In 1977, the Saskatchewan Research Council assembled a team of building-science experts to design and build a “solar house.” The resulting Saskatchewan Conservation House pioneered many of the elements and principles — including airtightness, passive heating and cooling, and heat-recovery ventilation — that would later form the foundation of the global Passive House movement.

Buildings built to the Passive House standard are so energy efficient that they do not need a furnace; a small supplemental heating system typically kicks in on the very coldest days of the year.

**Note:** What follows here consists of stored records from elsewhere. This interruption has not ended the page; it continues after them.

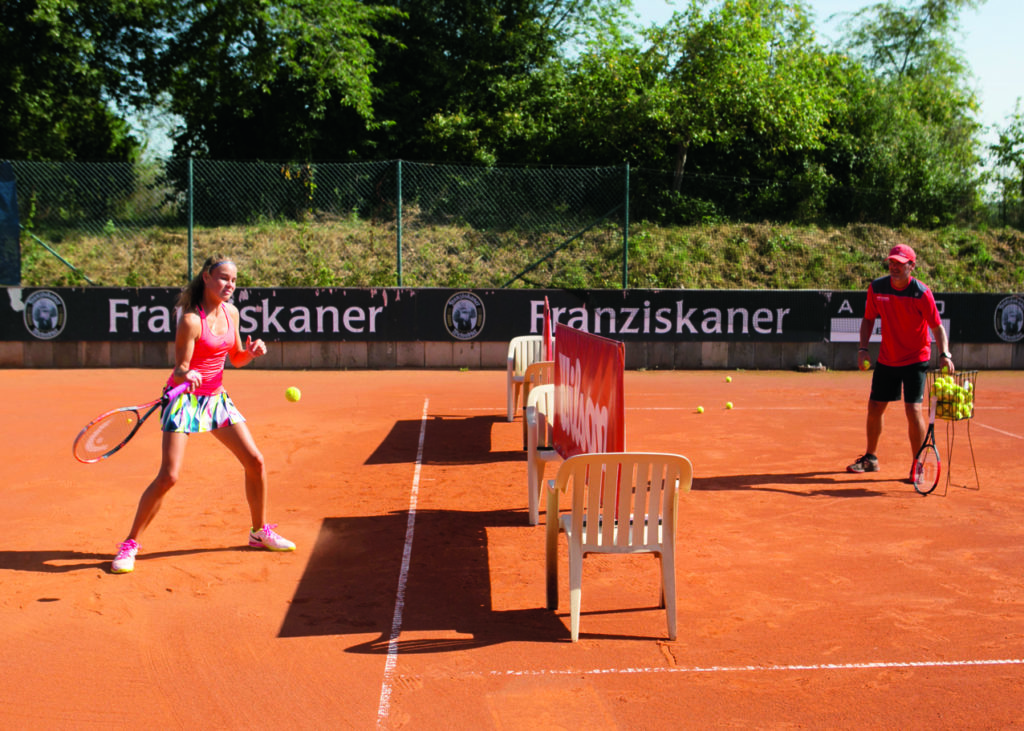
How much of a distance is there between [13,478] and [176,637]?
14.0ft

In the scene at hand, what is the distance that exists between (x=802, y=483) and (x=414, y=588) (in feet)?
13.8

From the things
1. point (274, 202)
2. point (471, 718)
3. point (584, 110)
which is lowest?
point (471, 718)

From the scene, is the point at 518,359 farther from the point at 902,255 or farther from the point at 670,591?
the point at 670,591

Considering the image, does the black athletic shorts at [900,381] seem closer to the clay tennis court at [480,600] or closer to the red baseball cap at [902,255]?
the clay tennis court at [480,600]

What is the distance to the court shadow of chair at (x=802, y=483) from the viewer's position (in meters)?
7.86

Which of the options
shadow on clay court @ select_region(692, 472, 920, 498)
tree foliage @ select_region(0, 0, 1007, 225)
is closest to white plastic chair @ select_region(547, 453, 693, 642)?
shadow on clay court @ select_region(692, 472, 920, 498)

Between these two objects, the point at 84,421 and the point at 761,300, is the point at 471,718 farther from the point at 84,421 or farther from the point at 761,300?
the point at 761,300

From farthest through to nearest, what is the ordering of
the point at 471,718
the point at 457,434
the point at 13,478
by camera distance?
1. the point at 457,434
2. the point at 13,478
3. the point at 471,718

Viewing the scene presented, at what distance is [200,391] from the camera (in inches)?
226

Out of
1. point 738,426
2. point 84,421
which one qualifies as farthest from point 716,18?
point 84,421

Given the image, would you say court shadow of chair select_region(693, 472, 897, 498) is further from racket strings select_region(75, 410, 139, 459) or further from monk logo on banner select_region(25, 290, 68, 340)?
monk logo on banner select_region(25, 290, 68, 340)

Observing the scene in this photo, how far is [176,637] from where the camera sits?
4.73 meters

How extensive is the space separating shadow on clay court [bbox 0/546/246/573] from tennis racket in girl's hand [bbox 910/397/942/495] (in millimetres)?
5468

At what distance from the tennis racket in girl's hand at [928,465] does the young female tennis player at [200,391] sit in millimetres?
5384
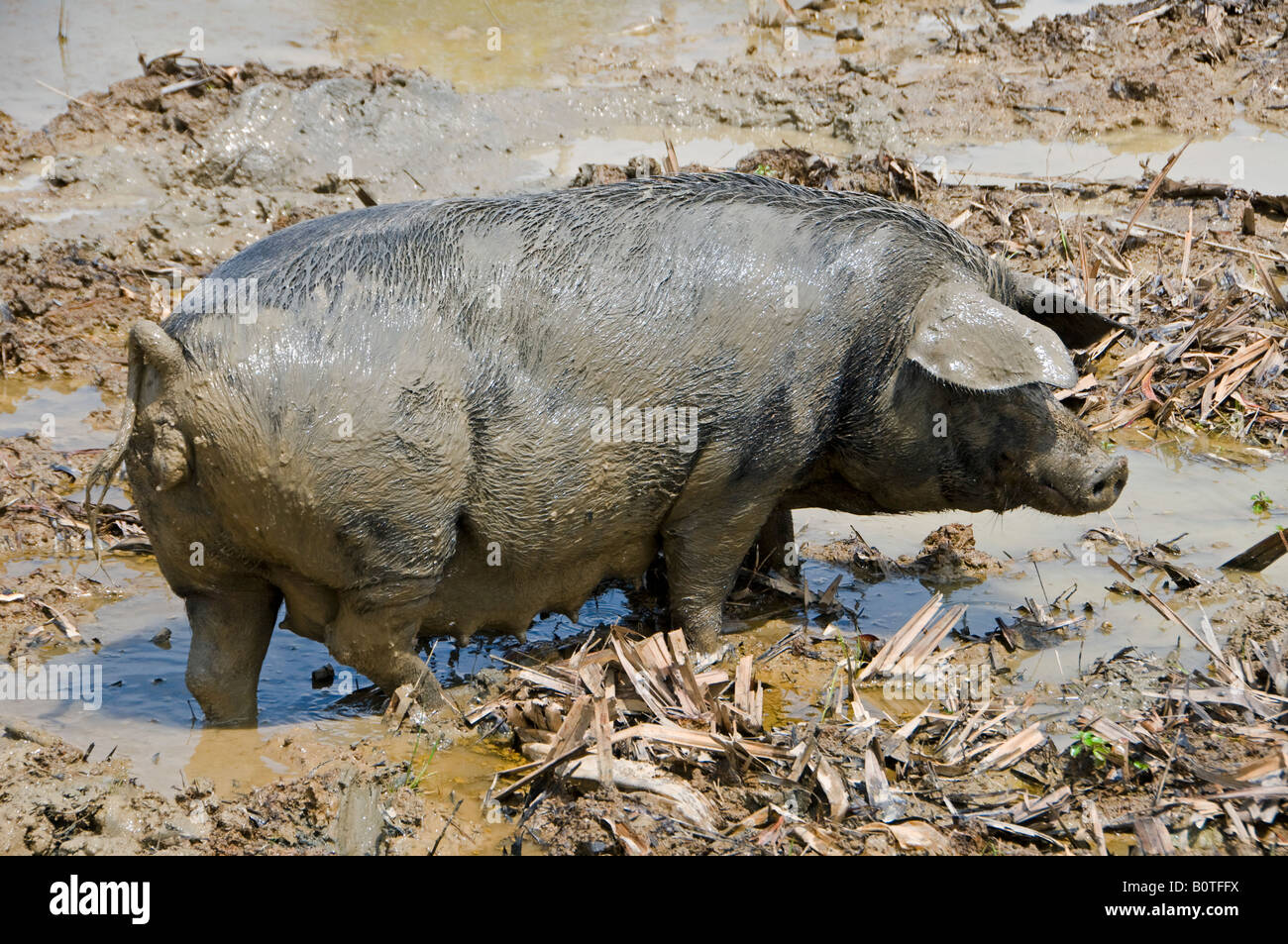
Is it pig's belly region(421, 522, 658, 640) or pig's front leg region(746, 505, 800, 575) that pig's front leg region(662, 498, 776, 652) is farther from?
pig's front leg region(746, 505, 800, 575)

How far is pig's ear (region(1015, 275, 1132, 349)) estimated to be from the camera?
601cm

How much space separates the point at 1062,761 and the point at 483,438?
241 centimetres

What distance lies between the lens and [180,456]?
454 cm

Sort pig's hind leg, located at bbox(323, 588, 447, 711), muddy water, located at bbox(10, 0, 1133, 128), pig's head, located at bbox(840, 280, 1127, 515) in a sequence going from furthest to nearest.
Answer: muddy water, located at bbox(10, 0, 1133, 128), pig's head, located at bbox(840, 280, 1127, 515), pig's hind leg, located at bbox(323, 588, 447, 711)

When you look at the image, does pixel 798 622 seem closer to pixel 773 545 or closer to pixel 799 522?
pixel 773 545

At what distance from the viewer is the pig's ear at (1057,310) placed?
19.7 feet

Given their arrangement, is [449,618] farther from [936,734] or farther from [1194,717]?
[1194,717]

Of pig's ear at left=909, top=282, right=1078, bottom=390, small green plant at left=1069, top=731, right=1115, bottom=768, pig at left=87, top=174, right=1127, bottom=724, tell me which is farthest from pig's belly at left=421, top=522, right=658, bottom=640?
small green plant at left=1069, top=731, right=1115, bottom=768

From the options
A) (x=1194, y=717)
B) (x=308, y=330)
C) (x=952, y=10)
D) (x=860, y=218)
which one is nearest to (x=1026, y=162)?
(x=952, y=10)

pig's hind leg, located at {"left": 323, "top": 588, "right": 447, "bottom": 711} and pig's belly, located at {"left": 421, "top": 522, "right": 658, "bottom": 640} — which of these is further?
pig's belly, located at {"left": 421, "top": 522, "right": 658, "bottom": 640}

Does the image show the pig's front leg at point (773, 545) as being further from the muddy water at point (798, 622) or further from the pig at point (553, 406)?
the pig at point (553, 406)

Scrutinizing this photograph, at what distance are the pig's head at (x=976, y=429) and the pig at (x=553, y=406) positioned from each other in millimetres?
11

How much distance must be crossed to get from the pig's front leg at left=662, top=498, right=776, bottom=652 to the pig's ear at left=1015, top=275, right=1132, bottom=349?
5.13 ft

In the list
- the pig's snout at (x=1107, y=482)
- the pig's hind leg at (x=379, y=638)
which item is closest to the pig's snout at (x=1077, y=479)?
the pig's snout at (x=1107, y=482)
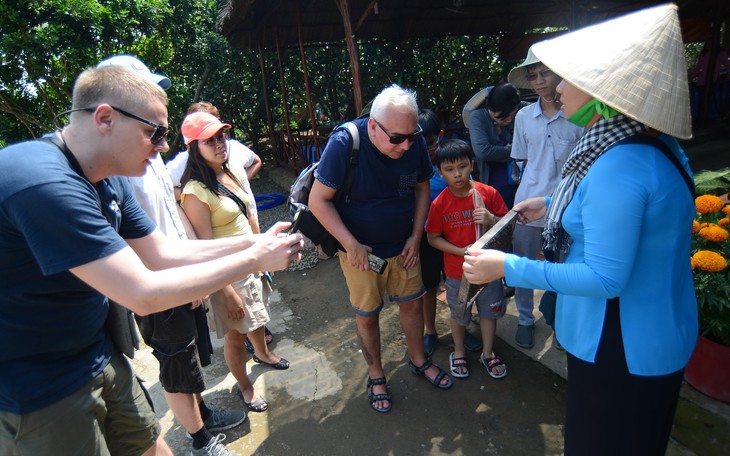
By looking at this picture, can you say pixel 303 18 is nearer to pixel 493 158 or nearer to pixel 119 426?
pixel 493 158

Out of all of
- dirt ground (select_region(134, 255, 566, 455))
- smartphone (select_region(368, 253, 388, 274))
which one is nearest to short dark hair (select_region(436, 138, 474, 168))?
smartphone (select_region(368, 253, 388, 274))

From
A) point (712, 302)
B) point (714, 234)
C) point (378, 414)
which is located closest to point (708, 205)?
point (714, 234)

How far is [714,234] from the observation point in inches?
88.4

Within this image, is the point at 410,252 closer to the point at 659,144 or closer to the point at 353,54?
the point at 659,144

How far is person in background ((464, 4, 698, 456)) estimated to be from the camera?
1.24 meters

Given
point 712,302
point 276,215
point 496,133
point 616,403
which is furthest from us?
point 276,215

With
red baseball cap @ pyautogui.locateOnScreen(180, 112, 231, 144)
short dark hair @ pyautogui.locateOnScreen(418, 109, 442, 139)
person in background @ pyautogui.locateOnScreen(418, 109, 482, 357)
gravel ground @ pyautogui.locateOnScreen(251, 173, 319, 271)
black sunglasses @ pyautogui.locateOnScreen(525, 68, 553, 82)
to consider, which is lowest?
gravel ground @ pyautogui.locateOnScreen(251, 173, 319, 271)

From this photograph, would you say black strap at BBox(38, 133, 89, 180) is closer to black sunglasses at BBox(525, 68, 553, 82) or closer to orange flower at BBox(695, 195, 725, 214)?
black sunglasses at BBox(525, 68, 553, 82)

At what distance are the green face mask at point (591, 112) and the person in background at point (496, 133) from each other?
6.39ft

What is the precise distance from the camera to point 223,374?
3.23 metres

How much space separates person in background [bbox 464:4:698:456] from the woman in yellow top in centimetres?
157

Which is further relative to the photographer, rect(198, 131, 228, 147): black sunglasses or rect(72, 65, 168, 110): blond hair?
rect(198, 131, 228, 147): black sunglasses

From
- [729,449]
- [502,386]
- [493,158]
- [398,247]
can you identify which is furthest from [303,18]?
[729,449]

Saskatchewan built on this legacy when it became the first province to adopt the 2017 National Energy Code for Buildings, which delivered substantial efficiency improvements over its predecessors.

Saskatchewan has an enormous opportunity to learn from its history by adopting regulations to ramp up building performance, Diamond said. Canada’s federal government would like all provinces and territories to adopt a net-zero energy-ready model building code by 2030, and Efficiency Canada is currently finalizing a national energy efficiency scorecard.

Friesen is one of many Saskatchewan professionals ready to support increased ambition. “If we use all of our collective resources and capacities, we can work together as industry partners with governments and utilities to achieve dramatic improvements in energy efficiency and indoor environment quality in Saskatchewan,” she said.

Efficiency Canada recently recognized Friesen as a national leader under its ongoing Our Human Energy campaign.